Come piango



È così che piange un foglio bianco. D’attese.
E un uomo piange dei compromessi che non sceglie. Gli rimangono sottopelle come parassiti spietati e pazienti.
Senza cura non si cura nulla. Né si crea. Al massimo si vomita. Ma certe volte è tutto quello che serve.
Ci sono troppe cose belle da fare. Tante che alla fine ci s’ammazza al solo accarezzarle, senza possederne alcuna. Ecco perché ci sono persone splendide che esplodono d’inutilità.
Io intanto infrango una bottiglia vuota, perché non voglio bere, voglio rompere. Tanto non c’è mai stato niente da bere in quella bottiglia.
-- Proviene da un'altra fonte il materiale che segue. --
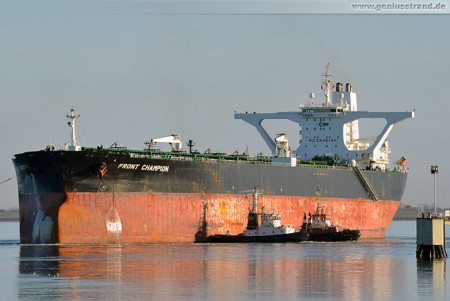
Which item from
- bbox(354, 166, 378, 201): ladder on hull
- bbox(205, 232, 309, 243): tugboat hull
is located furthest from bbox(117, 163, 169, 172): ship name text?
bbox(354, 166, 378, 201): ladder on hull

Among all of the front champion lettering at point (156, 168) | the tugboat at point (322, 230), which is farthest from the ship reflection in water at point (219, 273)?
the tugboat at point (322, 230)

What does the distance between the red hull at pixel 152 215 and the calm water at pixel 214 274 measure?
4.70 feet

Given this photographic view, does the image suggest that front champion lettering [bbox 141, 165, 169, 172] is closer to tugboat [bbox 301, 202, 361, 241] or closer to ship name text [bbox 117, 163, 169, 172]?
ship name text [bbox 117, 163, 169, 172]

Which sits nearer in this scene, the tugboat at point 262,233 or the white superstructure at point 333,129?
the tugboat at point 262,233

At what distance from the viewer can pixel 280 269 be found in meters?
40.2

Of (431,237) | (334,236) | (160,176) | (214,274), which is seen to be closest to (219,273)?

Ammetto che sono i cocci che mi interessano.
Ah quelli sì, belli appuntiti e taglienti, da tuffarmici nudo sopra e bagnare di sangue ciò che non lo merita.
Nemmeno il calore di questo sangue comprenderesti, figurati cosa questo alimenta, l’alito di vita che spira anche quando guardi dall’altra parte, la poesia sprecata mentre arricciavi i capelli e io neanche sapevo chi eri. Chi ero.
Le cime di montagne d’acqua ho navigato, in balia di me, dei venti, degli altri, di tutto eccetto che di una bussola di cui mi fidassi. Sono onesto se dico che mi bastava il sapore del sale e rimanere in piedi dopo ogni bordata. Forse era sempre stato tutto un gioco… Anche quando dopo tutto quello che ho passato, sentivo ridere delle mie vesti strappate, del sangue che sgorgava e degli arti mutilati. Valeva comunque la pena. Vedervi così miserabili, dopo tutto.
Però ho da confessarmi che non era sale. Non era mare. Non lo è mai stato. Erano lacrime. Sono sempre state lacrime.